A jury in the United States District Court for the Central District of California, in Santa Ana, California has found that defendants, Puma Biotechnology (Puma) and its CEO and Chairman, Alan H Auerbach, committed securities fraud and are liable to compensate a class of investors who purchased Puma shares between 22 July 2014 and 13 May 2015 at prices inflated by the defendants’ misconduct. 
 
The jury’s verdict was the culmination of almost four years of litigation and a three-week trial throughout which Norfolk Pension Fund served as the Lead Plaintiff on behalf of all defrauded investors.
 
In what was only the fifteenth securities fraud class action to be tried to a verdict since passage of the Private Securities Litigation Reform Act in 1995, the jury found that Puma and Auerbach knowingly misled investors about the effectiveness of a breast-cancer drug called neratinib, sold commercially under the name Nerlynx. 
 
The jury determined that the fraud inflated Puma’s share price by USD4.50, which is over 15 per cent of the price at which Puma’s shares currently trade and which may cost defendants, when all claims are counted, up to USD100 million.
 
The case against Puma and Auerbach featured forensic evidence showing that Auerbach had created counterfeit official meeting minutes of the US Food and Drug Administration (FDA) to advance the defendants’ fraudulent scheme. Auerbach sent these forged minutes to underwriters of a USD218 million public stock offering in 2015. 
 
When pressed to explain, Auerbach repeatedly changed his testimony.
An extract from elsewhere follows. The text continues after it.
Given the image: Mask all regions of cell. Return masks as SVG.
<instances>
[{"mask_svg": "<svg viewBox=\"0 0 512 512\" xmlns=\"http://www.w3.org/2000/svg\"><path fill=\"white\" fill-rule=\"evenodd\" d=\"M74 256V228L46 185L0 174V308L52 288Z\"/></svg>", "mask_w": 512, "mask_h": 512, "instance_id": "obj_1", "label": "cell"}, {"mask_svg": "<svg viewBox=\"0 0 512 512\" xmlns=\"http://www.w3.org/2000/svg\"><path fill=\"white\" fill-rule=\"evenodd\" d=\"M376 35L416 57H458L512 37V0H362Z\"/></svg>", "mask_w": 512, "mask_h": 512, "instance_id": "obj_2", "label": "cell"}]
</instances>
The US Securities and Exchange Commission routinely bans individuals from any continued role as a corporate officer or director if and when such individuals are found to have committed fraud.
 
Judy Oliver, Chairman of the Norfolk Pension Fund, says: “We are pleased with the jury’s findings in favour of investors, that a financial recovery in which Norfolk Pension Fund will participate has been won, and that this verdict may bring significant improvement to Puma’s management.  It is important that asset owners hold companies and executives to account when securities fraud is discovered. “
 
“All affected investors can benefit when one of their number is willing to speak for all, and we believe it is appropriate for the fund to participate by taking its turn to lead such cases. This forms part of our commitment to being a good steward of our members’ pension assets, our recognition of our wider responsibilities as an institutional investor, and importantly recognises the fiduciary obligations we owe towards our fund members and beneficiaries to get the best possible return on investments for them.”
 
Mark Solomon, a partner at Robbins Geller Rudman & Dowd LLP who has represented Norfolk since the inception of the case in 2015, added: “We were assiduous in prosecuting this case to recoup losses suffered by investors at the hands of Puma Biotechnology and Alan Auerbach. The jury verdict underscores that cheating executives can be held to account for their actions. The fight to improve governance and integrity within boardrooms globally will be advanced significantly if more fraud cases are vigorously prosecuted by investors such as Norfolk.”